### SET TASKS
**A.** Could you update the pine layering notes between "Sorry, but I" and "about 2 inches.", inclusive, by replacing "tourniquet" with "wire wrap"?
**B.** Can you continue the pine layering notes after their last sentence?

--- START GIVEN TEXT ---

Sorry, but I cannot deliver any kind of photo progression. I started my first layer in 2010 on a P. Thunbergii 'Thunderhead' following Harry Harrington's advice. I only made a single wrap of wire and twisted it snug. The little wedges I cut above the tourniquet just healed shut in the first year, but I did get flaring just above the tourniquet. In 2011 I got the beginnings of roots, but I left it on the tree. In the spring of this year I removed the plastic bag of sphagnum and replaced it with a pot 'wrapped around the stem' full of Turface ProLeague Red. Root growth is asymetric, so I will have some work to do next spring to induce roots on the other half of the perimeter. Right now, the basal flare is about 2 inches.

This layer is on a about 3/4ths inch vertical trunk near the apex that was at least 2 year-old wood when I started. I started another layer in 2011 of a horizontal branch on a P. Tunbergii niwaki in my landscape. This low (about 1 ft above the ground) horizontal stem was also about 3/4th inch, but is wood that was at least 4 years old when I started.

--- END GIVEN TEXT ---
--- START STORED DATA ---

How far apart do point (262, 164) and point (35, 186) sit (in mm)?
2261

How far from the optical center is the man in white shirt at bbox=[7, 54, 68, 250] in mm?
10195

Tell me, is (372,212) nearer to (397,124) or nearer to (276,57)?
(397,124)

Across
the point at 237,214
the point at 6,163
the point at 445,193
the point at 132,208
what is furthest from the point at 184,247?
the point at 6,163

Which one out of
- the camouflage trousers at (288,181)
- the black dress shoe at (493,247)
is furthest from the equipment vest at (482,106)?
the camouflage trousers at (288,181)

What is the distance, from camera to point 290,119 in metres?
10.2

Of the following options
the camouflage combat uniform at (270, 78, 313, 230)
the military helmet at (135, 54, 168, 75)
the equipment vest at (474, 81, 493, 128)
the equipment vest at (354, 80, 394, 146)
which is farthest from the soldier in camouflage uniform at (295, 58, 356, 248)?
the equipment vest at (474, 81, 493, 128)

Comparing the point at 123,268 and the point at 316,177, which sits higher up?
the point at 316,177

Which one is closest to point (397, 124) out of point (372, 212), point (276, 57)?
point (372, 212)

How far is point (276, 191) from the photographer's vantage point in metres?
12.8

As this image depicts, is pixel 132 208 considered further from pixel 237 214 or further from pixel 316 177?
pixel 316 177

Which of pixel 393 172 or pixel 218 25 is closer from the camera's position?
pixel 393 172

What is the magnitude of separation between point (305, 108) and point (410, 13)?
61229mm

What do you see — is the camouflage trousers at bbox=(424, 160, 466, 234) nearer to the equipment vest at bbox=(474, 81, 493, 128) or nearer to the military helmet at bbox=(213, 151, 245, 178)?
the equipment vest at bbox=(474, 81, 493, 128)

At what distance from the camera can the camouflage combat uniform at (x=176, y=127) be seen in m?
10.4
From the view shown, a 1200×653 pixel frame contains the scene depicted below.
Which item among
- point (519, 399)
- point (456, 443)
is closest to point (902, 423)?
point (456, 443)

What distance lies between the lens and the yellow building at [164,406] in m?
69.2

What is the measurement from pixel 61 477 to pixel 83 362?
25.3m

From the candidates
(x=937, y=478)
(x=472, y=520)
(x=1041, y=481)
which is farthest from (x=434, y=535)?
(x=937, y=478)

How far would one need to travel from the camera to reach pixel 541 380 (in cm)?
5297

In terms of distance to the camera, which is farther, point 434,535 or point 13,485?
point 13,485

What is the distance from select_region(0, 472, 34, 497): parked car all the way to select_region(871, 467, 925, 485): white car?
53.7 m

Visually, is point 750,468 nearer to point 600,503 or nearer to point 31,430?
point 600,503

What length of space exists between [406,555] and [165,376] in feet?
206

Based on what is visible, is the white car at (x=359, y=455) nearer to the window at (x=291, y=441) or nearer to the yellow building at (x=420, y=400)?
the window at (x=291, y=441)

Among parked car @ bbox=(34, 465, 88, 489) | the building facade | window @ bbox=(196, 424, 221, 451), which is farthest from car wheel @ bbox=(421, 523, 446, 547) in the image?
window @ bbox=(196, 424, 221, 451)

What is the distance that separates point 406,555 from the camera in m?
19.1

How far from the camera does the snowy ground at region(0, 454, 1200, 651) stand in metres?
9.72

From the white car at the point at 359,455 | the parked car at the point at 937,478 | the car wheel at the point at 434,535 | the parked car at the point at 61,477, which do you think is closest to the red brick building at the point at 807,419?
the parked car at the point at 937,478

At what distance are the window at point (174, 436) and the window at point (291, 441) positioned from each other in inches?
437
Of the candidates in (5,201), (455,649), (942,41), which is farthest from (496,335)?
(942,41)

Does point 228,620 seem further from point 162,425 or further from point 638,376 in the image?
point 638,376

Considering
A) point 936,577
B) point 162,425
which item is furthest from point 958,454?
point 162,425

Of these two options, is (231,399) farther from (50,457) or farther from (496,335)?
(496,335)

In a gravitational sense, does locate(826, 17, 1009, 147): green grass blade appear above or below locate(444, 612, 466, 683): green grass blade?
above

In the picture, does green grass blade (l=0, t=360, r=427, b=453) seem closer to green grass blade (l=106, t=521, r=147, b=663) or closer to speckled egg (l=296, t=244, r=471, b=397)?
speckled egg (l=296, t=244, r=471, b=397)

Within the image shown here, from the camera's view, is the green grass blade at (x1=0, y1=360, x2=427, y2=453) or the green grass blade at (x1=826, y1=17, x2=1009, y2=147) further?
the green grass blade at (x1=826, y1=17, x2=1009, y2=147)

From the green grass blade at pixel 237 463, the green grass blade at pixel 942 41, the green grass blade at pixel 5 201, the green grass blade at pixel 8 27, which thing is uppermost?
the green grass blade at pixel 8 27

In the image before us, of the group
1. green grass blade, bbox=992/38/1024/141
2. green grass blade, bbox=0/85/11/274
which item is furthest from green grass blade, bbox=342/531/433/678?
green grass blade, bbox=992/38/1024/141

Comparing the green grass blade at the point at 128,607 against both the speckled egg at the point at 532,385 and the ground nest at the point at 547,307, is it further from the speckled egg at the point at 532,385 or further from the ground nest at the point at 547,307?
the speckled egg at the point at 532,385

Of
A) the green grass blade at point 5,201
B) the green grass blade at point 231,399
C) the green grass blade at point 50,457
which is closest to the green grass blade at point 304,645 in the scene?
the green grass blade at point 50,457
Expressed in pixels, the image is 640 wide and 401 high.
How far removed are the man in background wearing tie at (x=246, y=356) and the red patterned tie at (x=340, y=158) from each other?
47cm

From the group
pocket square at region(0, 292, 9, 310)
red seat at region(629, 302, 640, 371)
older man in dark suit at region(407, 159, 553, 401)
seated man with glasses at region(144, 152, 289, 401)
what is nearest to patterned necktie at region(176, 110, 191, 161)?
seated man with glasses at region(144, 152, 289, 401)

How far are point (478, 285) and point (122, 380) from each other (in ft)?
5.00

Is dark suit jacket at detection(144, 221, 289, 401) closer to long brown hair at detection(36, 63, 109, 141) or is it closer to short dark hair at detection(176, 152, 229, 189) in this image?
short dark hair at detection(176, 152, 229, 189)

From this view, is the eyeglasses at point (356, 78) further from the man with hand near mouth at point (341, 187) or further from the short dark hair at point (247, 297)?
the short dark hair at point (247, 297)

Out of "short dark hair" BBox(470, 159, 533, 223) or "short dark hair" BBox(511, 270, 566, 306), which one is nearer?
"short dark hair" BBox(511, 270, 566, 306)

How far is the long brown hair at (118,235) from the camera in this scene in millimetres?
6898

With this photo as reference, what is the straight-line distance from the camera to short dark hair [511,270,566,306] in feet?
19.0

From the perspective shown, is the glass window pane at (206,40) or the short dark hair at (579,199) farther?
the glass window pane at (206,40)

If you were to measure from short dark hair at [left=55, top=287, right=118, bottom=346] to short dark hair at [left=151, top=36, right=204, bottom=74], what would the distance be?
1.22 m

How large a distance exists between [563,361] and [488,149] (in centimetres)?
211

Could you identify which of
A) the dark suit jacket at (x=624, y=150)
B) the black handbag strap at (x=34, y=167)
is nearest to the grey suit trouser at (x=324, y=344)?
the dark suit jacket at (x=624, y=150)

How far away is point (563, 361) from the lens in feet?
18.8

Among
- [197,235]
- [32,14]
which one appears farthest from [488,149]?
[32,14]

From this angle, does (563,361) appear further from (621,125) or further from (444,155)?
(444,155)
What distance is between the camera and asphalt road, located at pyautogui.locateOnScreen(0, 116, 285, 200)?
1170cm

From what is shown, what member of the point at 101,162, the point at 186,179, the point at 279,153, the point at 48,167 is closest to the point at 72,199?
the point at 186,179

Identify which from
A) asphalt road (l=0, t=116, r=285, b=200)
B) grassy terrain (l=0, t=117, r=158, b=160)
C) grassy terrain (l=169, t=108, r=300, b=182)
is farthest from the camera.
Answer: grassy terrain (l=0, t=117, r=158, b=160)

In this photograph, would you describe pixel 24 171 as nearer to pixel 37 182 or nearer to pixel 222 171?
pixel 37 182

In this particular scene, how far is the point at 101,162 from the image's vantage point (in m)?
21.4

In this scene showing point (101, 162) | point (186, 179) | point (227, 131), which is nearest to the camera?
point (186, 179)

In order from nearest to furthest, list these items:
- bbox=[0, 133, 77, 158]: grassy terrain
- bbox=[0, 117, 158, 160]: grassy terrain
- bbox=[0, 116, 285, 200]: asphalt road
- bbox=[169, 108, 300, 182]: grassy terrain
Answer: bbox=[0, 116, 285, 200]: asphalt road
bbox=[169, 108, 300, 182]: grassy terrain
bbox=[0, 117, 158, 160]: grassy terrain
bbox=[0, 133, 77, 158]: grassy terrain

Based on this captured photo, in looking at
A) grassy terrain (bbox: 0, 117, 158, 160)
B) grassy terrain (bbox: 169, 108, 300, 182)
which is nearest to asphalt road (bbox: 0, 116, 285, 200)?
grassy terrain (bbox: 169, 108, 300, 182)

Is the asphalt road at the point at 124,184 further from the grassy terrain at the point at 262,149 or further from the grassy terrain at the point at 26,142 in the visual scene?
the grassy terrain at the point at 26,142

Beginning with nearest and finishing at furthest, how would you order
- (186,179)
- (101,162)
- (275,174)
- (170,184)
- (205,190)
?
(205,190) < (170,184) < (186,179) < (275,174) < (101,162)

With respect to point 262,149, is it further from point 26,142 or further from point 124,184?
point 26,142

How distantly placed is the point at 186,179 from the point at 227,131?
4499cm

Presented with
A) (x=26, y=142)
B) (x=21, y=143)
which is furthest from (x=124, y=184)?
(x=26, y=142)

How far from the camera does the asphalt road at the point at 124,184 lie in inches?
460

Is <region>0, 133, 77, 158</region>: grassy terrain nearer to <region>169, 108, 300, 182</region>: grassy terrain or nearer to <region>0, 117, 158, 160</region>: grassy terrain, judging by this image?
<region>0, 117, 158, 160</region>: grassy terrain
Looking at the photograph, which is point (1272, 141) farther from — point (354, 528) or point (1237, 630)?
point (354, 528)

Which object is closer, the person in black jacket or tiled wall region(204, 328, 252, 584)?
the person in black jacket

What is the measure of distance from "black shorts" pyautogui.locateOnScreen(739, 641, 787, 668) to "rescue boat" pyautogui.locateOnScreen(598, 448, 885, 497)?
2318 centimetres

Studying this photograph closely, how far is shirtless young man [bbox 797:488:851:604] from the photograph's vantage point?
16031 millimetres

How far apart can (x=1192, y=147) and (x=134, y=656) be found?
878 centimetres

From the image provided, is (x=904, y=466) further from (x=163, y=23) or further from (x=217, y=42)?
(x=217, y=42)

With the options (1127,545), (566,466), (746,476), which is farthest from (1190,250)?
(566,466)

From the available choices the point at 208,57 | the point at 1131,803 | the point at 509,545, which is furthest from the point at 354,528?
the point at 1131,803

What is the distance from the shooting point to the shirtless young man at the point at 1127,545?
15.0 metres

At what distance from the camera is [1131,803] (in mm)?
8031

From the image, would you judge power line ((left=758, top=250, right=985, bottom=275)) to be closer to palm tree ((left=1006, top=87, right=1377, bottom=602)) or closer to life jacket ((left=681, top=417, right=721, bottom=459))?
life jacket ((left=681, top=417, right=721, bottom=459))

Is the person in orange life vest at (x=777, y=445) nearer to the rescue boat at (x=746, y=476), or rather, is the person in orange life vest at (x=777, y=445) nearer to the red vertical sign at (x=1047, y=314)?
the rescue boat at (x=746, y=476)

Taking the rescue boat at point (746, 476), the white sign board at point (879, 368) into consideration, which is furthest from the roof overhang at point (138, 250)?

--- END STORED DATA ---

### RESPONSES
**A.**
Sorry, but I cannot deliver any kind of photo progression. I started my first layer in 2010 on a P. Thunbergii 'Thunderhead' following Harry Harrington's advice. I only made a single wrap of wire and twisted it snug. The little wedges I cut above the wire wrap just healed shut in the first year, but I did get flaring just above the wire wrap. In 2011 I got the beginnings of roots, but I left it on the tree. In the spring of this year I removed the plastic bag of sphagnum and replaced it with a pot 'wrapped around the stem' full of Turface ProLeague Red. Root growth is asymetric, so I will have some work to do next spring to induce roots on the other half of the perimeter. Right now, the basal flare is about 2 inches.

**B.**
My method on this one was to only apply the same single wrap wire tourniquet, but I did nothing else - no cutting, drilling, nor was it covered in any way - just a branch stem with a piece of wire around it. It swelled above the stricture in 2011, but I did not make any note of its dimension. This 2012 season I dusted the base of the flare with Hormex and enclosed it in the conventional plastic bag of damp sphagnum (I haven't come up with a viable way to affect 'a pot of turface' on a horizontal branch). I have roots emerging today from a flare that is roughly 1 3/4 inch as shown in the attached photo. I'm pretty sure that this layer will be harvestable next (2013) season.

BlackInLand_anno.jpg

George Mirakana has tried some similar stuff but on last year's candles, and has gotten similar results. George gets similar results in one season, but with a bit less flare, by using girdling. You'll also notice on his blog that he started a girdle air-layer on a JRP though I haven't seen any report on its success/failure. He'll almost certainly respond to an email.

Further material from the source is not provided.